Records provided.
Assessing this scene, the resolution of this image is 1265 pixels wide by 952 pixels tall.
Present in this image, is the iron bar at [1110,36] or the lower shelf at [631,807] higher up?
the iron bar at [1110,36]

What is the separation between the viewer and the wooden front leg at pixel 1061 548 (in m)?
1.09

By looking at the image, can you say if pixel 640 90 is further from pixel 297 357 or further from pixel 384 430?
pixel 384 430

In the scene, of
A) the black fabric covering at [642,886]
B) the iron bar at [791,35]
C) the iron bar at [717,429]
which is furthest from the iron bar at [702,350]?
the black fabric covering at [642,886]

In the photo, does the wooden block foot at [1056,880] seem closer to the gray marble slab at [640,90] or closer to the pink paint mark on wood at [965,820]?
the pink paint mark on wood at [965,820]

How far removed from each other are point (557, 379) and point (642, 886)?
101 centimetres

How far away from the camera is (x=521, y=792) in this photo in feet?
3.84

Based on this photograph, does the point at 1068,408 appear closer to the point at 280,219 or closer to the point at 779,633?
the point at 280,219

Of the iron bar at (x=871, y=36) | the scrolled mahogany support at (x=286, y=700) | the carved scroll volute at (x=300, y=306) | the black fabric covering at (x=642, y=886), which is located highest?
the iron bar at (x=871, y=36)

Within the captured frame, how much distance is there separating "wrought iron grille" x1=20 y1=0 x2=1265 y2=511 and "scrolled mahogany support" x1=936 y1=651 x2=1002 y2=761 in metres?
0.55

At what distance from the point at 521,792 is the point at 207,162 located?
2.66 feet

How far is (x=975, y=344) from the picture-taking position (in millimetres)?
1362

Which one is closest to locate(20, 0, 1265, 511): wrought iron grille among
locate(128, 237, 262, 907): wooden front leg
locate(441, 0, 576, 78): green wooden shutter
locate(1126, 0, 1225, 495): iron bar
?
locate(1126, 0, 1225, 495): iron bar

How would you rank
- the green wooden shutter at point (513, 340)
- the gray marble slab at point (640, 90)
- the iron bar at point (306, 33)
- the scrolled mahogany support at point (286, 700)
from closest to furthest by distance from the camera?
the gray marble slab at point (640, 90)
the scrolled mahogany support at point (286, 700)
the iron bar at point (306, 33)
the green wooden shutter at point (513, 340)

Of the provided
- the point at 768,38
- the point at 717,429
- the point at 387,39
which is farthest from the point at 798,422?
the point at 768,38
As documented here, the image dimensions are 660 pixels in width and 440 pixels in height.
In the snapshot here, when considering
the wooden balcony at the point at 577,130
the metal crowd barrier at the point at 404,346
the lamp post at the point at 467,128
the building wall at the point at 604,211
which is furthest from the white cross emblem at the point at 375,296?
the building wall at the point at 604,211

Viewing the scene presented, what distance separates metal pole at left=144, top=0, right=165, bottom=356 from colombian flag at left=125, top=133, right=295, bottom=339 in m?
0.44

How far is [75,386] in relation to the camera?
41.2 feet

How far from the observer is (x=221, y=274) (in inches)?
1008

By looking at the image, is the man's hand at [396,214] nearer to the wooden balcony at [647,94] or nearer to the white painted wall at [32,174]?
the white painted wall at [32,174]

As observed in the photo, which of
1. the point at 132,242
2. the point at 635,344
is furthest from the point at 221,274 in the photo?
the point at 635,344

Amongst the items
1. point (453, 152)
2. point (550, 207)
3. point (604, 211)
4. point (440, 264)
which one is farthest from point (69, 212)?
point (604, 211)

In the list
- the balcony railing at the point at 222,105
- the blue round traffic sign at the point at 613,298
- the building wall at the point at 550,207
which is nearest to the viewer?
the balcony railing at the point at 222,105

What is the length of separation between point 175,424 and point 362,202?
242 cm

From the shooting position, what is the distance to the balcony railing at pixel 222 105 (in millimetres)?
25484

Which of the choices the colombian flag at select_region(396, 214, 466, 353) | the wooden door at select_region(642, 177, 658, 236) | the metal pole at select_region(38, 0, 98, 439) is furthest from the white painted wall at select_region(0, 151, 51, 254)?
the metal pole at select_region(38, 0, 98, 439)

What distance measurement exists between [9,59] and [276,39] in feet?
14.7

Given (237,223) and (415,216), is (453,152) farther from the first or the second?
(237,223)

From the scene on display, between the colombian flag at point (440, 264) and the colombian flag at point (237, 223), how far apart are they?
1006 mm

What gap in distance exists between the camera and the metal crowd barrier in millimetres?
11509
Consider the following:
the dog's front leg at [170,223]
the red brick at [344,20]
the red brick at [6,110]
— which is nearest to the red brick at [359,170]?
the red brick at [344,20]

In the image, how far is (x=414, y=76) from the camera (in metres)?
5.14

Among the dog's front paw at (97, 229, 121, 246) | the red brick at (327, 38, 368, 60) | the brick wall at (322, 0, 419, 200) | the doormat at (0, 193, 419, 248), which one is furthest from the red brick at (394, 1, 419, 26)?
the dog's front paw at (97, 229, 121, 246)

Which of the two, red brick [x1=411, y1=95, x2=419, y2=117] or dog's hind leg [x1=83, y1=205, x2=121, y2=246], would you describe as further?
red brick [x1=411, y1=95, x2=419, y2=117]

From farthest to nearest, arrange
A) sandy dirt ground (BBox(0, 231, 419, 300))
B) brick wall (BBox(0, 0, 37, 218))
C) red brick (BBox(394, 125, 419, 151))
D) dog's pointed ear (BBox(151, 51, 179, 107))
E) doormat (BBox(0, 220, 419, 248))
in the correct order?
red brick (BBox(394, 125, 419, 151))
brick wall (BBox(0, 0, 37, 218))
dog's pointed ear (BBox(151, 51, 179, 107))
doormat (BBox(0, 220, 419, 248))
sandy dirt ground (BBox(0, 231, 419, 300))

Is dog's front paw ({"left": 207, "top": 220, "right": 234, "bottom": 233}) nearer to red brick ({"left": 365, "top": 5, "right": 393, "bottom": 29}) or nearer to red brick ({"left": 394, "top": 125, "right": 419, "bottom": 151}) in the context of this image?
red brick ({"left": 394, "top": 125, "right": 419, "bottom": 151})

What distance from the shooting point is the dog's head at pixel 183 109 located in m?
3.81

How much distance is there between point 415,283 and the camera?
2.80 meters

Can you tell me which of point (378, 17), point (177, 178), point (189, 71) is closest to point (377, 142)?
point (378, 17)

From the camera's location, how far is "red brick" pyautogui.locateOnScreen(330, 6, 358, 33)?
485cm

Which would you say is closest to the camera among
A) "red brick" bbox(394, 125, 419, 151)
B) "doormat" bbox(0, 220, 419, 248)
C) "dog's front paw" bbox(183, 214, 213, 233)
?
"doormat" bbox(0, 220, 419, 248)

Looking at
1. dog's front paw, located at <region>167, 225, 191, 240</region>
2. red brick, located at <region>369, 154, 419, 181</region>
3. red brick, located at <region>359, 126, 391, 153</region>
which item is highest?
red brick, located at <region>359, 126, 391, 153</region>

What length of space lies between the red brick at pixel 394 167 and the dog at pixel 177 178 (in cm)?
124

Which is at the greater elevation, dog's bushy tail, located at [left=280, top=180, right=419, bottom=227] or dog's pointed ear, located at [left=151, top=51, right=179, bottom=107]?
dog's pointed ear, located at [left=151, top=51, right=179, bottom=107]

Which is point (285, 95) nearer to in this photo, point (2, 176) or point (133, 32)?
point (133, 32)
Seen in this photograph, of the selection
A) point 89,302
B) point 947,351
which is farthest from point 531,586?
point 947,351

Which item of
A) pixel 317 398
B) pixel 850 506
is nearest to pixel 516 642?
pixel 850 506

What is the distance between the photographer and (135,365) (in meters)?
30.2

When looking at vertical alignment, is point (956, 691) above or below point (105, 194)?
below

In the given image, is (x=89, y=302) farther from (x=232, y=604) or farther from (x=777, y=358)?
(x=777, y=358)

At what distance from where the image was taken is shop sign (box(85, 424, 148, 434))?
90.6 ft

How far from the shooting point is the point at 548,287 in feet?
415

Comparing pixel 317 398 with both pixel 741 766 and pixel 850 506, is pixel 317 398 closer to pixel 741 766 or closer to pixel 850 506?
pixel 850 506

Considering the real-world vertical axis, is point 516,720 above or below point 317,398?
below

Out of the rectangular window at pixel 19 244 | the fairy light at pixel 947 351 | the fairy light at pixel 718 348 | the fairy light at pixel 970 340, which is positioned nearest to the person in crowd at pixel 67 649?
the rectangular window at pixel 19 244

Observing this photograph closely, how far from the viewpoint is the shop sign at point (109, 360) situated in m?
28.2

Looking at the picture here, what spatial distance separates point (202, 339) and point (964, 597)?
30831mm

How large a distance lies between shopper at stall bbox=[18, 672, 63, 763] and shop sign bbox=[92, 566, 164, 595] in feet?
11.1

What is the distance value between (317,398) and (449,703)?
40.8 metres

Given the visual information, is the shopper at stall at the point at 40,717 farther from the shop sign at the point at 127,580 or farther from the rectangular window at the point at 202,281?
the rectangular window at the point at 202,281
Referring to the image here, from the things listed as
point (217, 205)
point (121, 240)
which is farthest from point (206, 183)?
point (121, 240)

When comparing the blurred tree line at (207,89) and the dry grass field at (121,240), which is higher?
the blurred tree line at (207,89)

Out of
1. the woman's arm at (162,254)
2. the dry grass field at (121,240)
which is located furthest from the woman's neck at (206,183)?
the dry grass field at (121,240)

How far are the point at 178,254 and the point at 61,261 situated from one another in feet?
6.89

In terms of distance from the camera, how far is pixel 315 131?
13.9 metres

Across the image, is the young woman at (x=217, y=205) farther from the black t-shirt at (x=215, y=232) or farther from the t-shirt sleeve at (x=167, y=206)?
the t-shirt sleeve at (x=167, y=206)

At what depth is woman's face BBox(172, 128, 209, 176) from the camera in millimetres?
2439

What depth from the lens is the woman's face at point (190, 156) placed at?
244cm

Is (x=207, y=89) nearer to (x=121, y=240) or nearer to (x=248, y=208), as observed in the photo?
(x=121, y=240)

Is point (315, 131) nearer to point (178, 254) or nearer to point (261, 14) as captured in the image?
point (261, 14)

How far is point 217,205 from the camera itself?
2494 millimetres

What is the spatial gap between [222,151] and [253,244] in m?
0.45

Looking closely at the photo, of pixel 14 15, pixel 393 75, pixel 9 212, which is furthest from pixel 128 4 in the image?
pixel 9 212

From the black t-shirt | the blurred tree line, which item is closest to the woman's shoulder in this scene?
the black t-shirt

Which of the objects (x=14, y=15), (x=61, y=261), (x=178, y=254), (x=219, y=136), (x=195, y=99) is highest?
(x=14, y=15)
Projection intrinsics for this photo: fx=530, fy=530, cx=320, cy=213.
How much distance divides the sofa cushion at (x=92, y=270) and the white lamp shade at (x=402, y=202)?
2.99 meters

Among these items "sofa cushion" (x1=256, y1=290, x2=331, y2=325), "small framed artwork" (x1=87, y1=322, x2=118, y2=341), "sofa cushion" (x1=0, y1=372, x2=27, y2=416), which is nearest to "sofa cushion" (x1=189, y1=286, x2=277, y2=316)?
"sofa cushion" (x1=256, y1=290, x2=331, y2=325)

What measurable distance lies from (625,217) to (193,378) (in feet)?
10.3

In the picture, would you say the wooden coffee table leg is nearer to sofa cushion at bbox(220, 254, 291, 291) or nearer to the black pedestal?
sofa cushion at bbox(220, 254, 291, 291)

Instructions for the task. Can you quote exactly the lines from the one containing "How far is point" through the last line of the records above, and nothing else?

Written reply.
How far is point 217,205 from the camera itself?
2494 millimetres

What is the spatial gap between [222,151] and [253,244] in m?
0.45

Looking closely at the photo, of pixel 14 15, pixel 393 75, pixel 9 212, which is furthest from pixel 128 4 in the image?
pixel 9 212

From the black t-shirt | the blurred tree line, which item is closest to the woman's shoulder in this scene?
the black t-shirt

Which of the objects (x=14, y=15), (x=61, y=261), (x=178, y=254), (x=219, y=136), (x=195, y=99) is highest?
(x=14, y=15)
Projection intrinsics for this photo: fx=530, fy=530, cx=320, cy=213.
How much distance divides the sofa cushion at (x=92, y=270) and the white lamp shade at (x=402, y=202)?
2.99 meters

Among these items "sofa cushion" (x1=256, y1=290, x2=331, y2=325), "small framed artwork" (x1=87, y1=322, x2=118, y2=341), "sofa cushion" (x1=0, y1=372, x2=27, y2=416), which is nearest to "sofa cushion" (x1=189, y1=286, x2=277, y2=316)?
"sofa cushion" (x1=256, y1=290, x2=331, y2=325)

What measurable distance lies from (625,217) to (193,378) (in feet)?
10.3

In the picture, would you say the wooden coffee table leg is nearer to sofa cushion at bbox(220, 254, 291, 291) or nearer to the black pedestal?
sofa cushion at bbox(220, 254, 291, 291)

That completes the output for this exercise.